### TASK
Please go through the rows below and copy out, unchanged, each line that contains the string "rule".
>> START DATA TO PROCESS
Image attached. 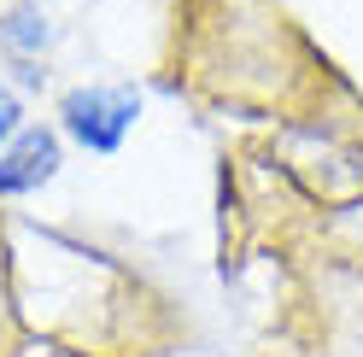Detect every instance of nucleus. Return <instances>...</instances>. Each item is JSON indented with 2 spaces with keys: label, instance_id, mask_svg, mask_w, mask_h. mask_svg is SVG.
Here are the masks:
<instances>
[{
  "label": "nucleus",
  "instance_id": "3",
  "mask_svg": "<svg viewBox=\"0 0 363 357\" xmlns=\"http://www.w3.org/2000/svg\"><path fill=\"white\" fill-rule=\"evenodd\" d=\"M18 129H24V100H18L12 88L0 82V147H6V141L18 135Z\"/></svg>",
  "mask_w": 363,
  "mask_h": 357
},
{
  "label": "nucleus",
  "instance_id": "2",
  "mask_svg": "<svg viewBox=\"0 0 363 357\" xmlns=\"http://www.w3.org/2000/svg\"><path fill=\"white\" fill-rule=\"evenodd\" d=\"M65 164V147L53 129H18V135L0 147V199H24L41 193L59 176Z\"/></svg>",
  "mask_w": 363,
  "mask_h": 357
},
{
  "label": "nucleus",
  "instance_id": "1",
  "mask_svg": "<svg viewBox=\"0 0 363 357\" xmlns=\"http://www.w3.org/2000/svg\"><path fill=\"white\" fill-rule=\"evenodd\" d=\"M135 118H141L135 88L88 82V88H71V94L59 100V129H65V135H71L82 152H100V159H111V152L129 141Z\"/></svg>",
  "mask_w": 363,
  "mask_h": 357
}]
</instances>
>> END DATA TO PROCESS
>> START DATA TO PROCESS
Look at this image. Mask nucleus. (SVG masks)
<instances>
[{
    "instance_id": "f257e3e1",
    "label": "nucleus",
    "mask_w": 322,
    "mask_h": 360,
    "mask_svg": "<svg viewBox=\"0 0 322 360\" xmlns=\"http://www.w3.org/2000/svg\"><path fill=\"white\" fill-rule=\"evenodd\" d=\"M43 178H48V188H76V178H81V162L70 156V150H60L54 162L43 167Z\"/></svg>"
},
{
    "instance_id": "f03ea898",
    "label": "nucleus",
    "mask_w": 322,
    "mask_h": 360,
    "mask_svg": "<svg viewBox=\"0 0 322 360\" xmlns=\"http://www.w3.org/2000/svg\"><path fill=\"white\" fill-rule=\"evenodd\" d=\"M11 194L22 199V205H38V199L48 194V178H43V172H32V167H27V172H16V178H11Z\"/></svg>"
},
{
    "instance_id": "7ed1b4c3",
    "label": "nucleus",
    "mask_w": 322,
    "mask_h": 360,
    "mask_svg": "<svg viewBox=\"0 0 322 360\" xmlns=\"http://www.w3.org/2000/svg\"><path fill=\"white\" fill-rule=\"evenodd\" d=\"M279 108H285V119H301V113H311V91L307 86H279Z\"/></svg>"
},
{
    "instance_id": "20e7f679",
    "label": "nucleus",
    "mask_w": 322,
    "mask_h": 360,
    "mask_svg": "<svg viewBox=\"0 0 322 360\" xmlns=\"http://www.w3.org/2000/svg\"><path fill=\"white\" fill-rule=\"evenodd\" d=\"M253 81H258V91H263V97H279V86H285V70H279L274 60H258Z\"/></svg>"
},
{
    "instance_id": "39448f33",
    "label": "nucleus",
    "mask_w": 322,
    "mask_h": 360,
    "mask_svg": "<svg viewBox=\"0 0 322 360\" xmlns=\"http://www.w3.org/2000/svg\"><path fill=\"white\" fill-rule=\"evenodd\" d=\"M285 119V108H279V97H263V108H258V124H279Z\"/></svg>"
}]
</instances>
>> END DATA TO PROCESS
### REPLY
  "mask_svg": "<svg viewBox=\"0 0 363 357\" xmlns=\"http://www.w3.org/2000/svg\"><path fill=\"white\" fill-rule=\"evenodd\" d=\"M18 129H24V100H18L12 88L0 82V147H6V141L18 135Z\"/></svg>",
  "mask_svg": "<svg viewBox=\"0 0 363 357\" xmlns=\"http://www.w3.org/2000/svg\"><path fill=\"white\" fill-rule=\"evenodd\" d=\"M65 164V147L53 129H18V135L0 147V199H24L41 193L59 176Z\"/></svg>",
  "mask_svg": "<svg viewBox=\"0 0 363 357\" xmlns=\"http://www.w3.org/2000/svg\"><path fill=\"white\" fill-rule=\"evenodd\" d=\"M135 118H141L135 88L88 82V88H71V94L59 100V129H65V135H71L82 152H100V159H111V152L129 141Z\"/></svg>",
    "mask_svg": "<svg viewBox=\"0 0 322 360\" xmlns=\"http://www.w3.org/2000/svg\"><path fill=\"white\" fill-rule=\"evenodd\" d=\"M43 178H48V188H76V178H81V162L70 156V150H60L54 162L43 167Z\"/></svg>"
    "mask_svg": "<svg viewBox=\"0 0 322 360\" xmlns=\"http://www.w3.org/2000/svg\"><path fill=\"white\" fill-rule=\"evenodd\" d=\"M11 194L22 199V205H38V199L48 194V178H43V172H32V167H27V172H16V178H11Z\"/></svg>"
    "mask_svg": "<svg viewBox=\"0 0 322 360\" xmlns=\"http://www.w3.org/2000/svg\"><path fill=\"white\" fill-rule=\"evenodd\" d=\"M279 108H285V119H301V113H311V91L307 86H279Z\"/></svg>"
    "mask_svg": "<svg viewBox=\"0 0 322 360\" xmlns=\"http://www.w3.org/2000/svg\"><path fill=\"white\" fill-rule=\"evenodd\" d=\"M253 81H258V91H263V97H279V86H285V70H279L274 60H258Z\"/></svg>"
    "mask_svg": "<svg viewBox=\"0 0 322 360\" xmlns=\"http://www.w3.org/2000/svg\"><path fill=\"white\" fill-rule=\"evenodd\" d=\"M285 119V108H279V97H263V108H258V124H279Z\"/></svg>"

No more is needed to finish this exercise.